TASK ITEM
Look through the listing below for the line containing "2009-10-22-Wexford-Pumpkins-01". Copy it and each line after it up to and including the line containing "Ein Hund mit", exactly, leaving out pictures.

DATA FOR PROCESSING
::::::
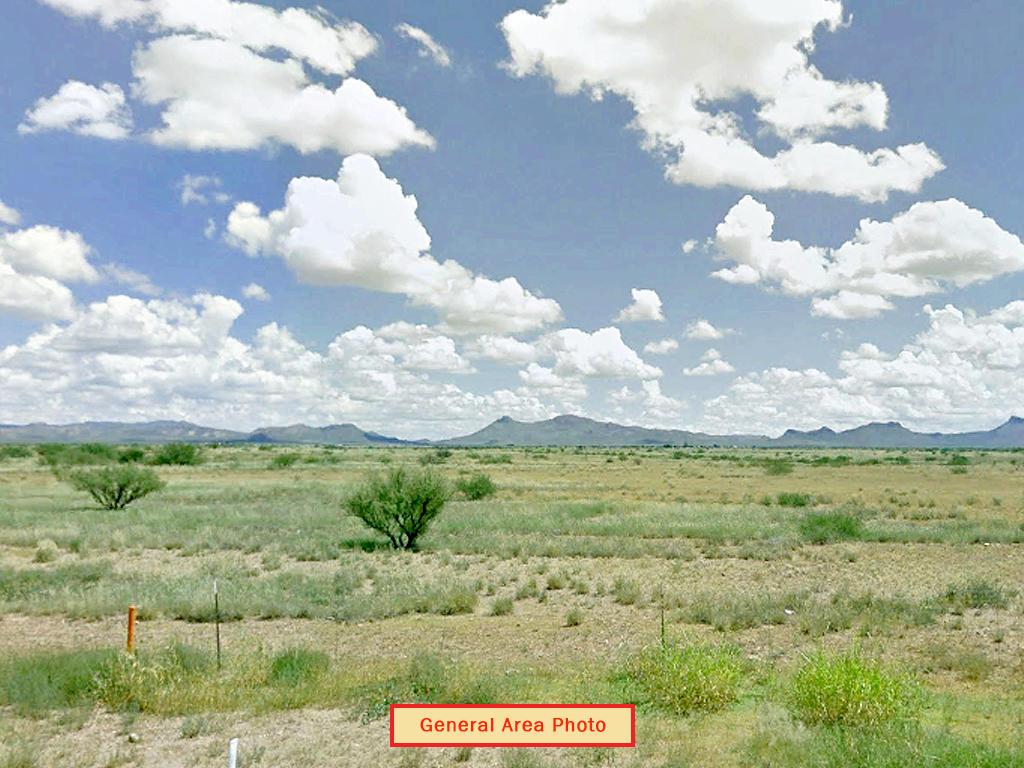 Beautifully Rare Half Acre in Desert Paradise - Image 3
::::::
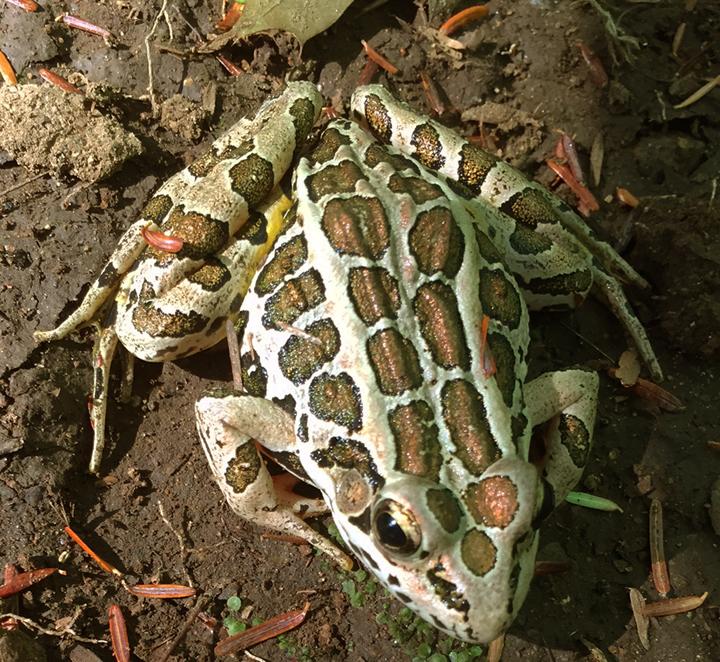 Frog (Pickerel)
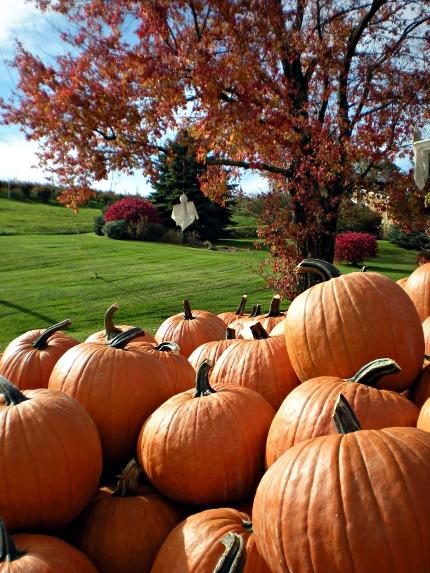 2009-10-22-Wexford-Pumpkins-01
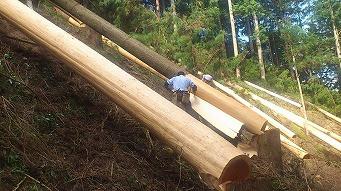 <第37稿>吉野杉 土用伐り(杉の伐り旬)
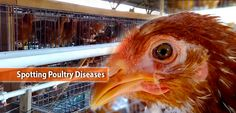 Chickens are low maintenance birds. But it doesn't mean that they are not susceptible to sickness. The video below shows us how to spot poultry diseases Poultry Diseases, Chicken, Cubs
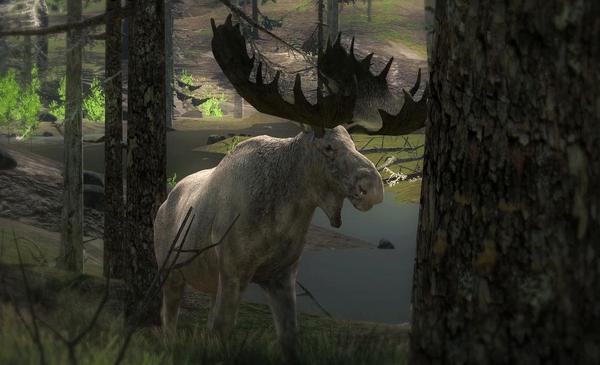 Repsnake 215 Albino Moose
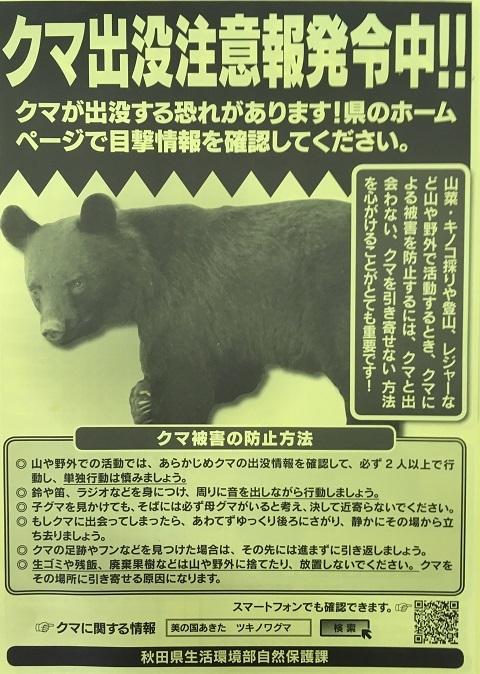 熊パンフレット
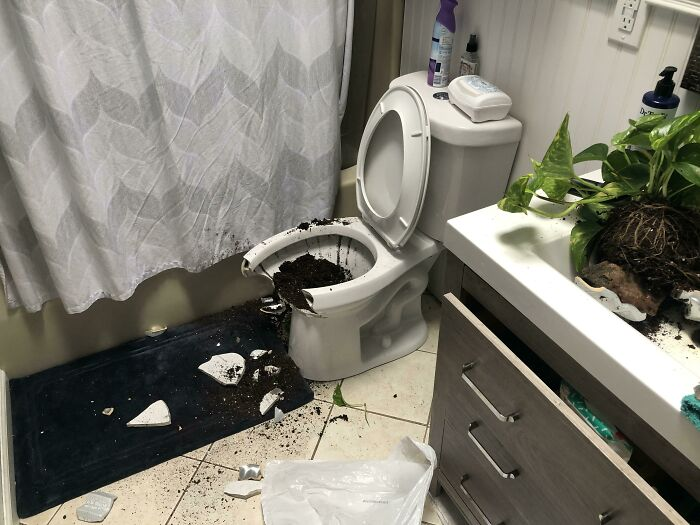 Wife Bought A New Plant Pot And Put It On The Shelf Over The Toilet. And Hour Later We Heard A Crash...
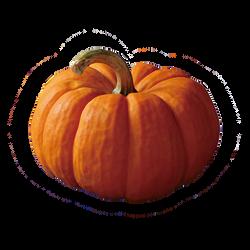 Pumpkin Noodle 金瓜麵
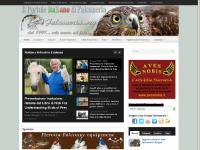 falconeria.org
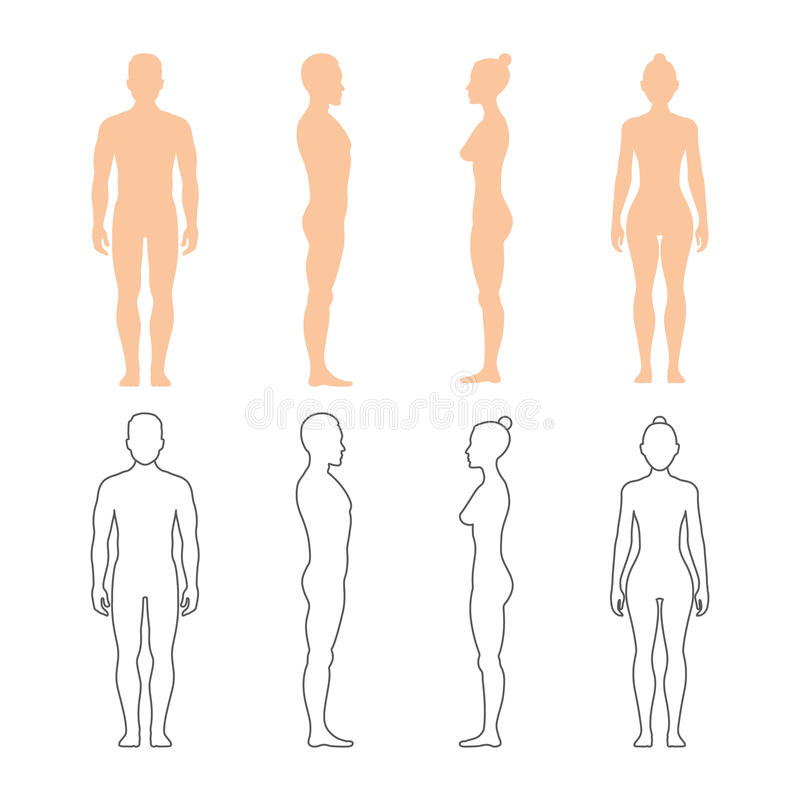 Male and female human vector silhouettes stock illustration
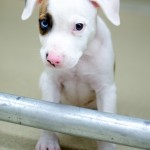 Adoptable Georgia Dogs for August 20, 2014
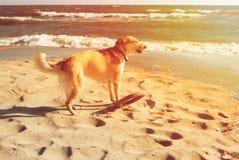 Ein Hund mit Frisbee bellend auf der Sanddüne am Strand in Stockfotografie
::::::
SOLUTION FOR THIS EXERCISE
 2009-10-22-Wexford-Pumpkins-01
 <第37稿>吉野杉 土用伐り(杉の伐り旬)
 Chickens are low maintenance birds. But it doesn't mean that they are not susceptible to sickness. The video below shows us how to spot poultry diseases Poultry Diseases, Chicken, Cubs
 Repsnake 215 Albino Moose
 熊パンフレット
 Wife Bought A New Plant Pot And Put It On The Shelf Over The Toilet. And Hour Later We Heard A Crash...
 Pumpkin Noodle 金瓜麵
 falconeria.org
 Male and female human vector silhouettes stock illustration
 Adoptable Georgia Dogs for August 20, 2014
 Ein Hund mit Frisbee bellend auf der Sanddüne am Strand in Stockfotografie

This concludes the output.